Exercise passage:
● ● ● ● ●

What is driving this push for more than one? Lack of insurance coverage is part of it. European IVF programs have been more successful in selling single embryo transfer to their patients because the burden of the cost of IVF is more likely to be shared with government healthcare, making the out-of-pocket costs to European patients much less. The average cost of a straightforward IVF case is approximately $12,000 in the US, with regional fluctuation. That’s a lot of money for most people. If you can only afford one attempt, better maximize the chances for success, right? Sure, unless you are one of the unlucky ones who gets pregnant with more than one and something bad happens.

Another factor is that you are the customer and we want to make you happy. Getting you pregnant makes you happy, even with twins. If you get unhappy later in pregnancy, you probably won’t blame us but will blame your obstetrician. Not getting pregnant makes you very unhappy. If you are unhappy, you might not come back for a second attempt and you might tell your friends that we don’t know what we’re doing. The customer is always right. Except, in this case, sometimes your clinic is not doing you a favor by letting you have it your way. Sometimes, doctors need to tell their patients, “No, one embryo is all we can safely transfer”. In an article published in the European Society for Human Reproduction and Embryology’s journal Human Reproduction, the topic of avoiding multiple pregnancies is hotly debated. This article concludes that physicians fail their patients by not fully educating their patients and by not saying “NO” to transferring multiple embryos.

One way of dealing with this difficult customer problem is to let the patient know that they can always have multifetal reduction if they end up with too many fetuses. Fetal reduction is a medical procedure in which a long needle is inserted through the mother’s abdomen and into the fetal heart to introduce an agent to stop the heart. This procedure is only performed by a few doctors in the whole country so you have to travel to get this done. Being faced with the choice of fetal reduction means that you, the fertility patient who has been trying for eons to get pregnant now have to ask yourself, do I selectively abort one or more of these precious fetuses so that I increase my chances of bringing one live healthy baby home? Is this grossly unfair or what? I think that having to consider this choice falls under the category of “Worse things than not getting pregnant”.

It will be duly noted in your chart that multi-fetal reduction was discussed and you understood and you chose to go ahead anyway. So in the end, it’s all on you. You might have thought that you were given the green light for two (or three) to transfer- no problem. Your medical chart may reflect a more conservative approach. Advanced maternal age is used to justify increasing the number of embryos transferred per attempt to optimize the chance of getting pregnant. It’s definitely true that since embryos from older eggs are more likely to have problems like aneuploidy, resulting in no pregnancy or early pregnancy loss, transferring more increases your odds that one will implant and go the distance. But realize that it’s all only a best guess and the more you put in, the more chances you have to win–and lose, if you get too many.

Remember the choice and consequences really and truly fall on your shoulders in the end. I know it is difficult for someone struggling with infertility to even imagine having the opposite problem, but fertility patients have more multiple births than the general public because when ART interventions work, they really work. You may have to do some research on this topic on your own because not all fertility clinics excel at patient education. However, in my opinion, the very best doctors tell patients everything, even the facts that they don’t want to hear and also say “NO” sometimes because these doctors are looking at the risk of the worst outcomes, not just making their patients happy in the short term.

● ● ● ● ●

Requirement:
Reproduce the passage on embryo transfer word for word from "What is driving" up to and including "something bad happens.". The entries that follow have no connection to the passage on embryo transfer.

Extracted data:
● ● ● ● ●

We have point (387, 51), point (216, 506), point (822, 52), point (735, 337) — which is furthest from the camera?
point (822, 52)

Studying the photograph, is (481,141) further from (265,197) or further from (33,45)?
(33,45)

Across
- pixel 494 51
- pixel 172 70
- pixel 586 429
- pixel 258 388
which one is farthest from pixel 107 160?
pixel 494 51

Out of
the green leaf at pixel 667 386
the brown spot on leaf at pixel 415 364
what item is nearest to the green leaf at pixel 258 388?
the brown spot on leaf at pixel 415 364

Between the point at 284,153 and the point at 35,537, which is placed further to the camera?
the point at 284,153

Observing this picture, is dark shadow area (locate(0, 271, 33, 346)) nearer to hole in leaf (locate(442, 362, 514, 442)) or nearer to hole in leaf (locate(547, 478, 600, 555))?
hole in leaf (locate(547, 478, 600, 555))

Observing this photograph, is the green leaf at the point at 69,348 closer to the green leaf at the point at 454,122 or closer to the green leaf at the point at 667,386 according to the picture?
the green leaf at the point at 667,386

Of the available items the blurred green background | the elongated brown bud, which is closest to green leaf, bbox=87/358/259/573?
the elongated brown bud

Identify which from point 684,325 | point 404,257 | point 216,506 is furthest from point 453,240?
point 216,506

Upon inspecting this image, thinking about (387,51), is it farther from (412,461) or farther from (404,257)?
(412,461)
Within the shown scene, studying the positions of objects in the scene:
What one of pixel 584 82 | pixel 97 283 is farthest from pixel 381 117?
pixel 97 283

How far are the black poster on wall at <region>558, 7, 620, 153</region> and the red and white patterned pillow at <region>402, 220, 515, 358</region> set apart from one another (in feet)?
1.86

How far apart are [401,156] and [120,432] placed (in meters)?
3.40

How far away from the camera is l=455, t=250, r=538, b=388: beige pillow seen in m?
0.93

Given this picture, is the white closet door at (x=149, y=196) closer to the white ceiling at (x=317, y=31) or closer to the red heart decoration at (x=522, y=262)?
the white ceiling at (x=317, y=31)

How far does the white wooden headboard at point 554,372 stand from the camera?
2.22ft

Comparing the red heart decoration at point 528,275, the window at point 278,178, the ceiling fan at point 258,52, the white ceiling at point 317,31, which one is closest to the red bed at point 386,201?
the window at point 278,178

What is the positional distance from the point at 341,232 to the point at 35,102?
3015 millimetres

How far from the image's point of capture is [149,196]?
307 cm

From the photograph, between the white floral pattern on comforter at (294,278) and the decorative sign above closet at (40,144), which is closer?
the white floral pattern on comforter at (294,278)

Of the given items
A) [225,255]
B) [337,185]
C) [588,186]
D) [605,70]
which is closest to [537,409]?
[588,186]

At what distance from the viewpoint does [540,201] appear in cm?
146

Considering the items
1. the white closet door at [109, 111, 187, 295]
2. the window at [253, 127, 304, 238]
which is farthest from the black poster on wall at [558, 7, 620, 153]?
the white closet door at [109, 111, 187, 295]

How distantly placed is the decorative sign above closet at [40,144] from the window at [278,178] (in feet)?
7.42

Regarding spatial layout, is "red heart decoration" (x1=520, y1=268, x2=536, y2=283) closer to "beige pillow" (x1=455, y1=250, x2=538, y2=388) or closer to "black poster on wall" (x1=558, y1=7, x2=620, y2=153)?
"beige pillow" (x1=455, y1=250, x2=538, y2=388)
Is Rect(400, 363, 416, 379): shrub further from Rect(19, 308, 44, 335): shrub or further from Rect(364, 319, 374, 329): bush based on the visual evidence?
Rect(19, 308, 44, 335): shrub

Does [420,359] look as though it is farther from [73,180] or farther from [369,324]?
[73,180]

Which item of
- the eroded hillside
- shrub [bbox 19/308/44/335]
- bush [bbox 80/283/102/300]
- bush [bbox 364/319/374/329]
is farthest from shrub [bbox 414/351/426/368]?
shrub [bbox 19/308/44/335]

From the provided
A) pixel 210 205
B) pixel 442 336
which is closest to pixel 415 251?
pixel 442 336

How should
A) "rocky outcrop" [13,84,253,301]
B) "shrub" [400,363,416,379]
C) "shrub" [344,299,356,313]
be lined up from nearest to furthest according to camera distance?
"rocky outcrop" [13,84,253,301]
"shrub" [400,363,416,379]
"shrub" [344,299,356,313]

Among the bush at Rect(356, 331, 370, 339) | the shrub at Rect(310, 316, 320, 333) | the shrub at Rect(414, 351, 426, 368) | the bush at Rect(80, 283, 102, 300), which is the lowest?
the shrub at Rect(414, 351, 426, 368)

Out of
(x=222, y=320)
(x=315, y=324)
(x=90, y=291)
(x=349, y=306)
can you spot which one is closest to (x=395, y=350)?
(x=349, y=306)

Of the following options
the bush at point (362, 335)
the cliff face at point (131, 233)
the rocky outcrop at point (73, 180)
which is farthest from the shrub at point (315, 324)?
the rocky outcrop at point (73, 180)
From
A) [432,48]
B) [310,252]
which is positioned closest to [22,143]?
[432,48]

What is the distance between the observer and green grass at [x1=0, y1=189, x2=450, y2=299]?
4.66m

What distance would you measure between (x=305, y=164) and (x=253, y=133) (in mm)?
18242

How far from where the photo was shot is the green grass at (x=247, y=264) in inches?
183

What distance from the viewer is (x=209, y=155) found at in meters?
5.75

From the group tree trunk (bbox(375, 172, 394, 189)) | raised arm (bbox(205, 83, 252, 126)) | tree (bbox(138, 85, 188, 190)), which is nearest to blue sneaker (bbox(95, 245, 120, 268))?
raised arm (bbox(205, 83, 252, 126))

● ● ● ● ●

Problem solution:
What is driving this push for more than one? Lack of insurance coverage is part of it. European IVF programs have been more successful in selling single embryo transfer to their patients because the burden of the cost of IVF is more likely to be shared with government healthcare, making the out-of-pocket costs to European patients much less. The average cost of a straightforward IVF case is approximately $12,000 in the US, with regional fluctuation. That’s a lot of money for most people. If you can only afford one attempt, better maximize the chances for success, right? Sure, unless you are one of the unlucky ones who gets pregnant with more than one and something bad happens.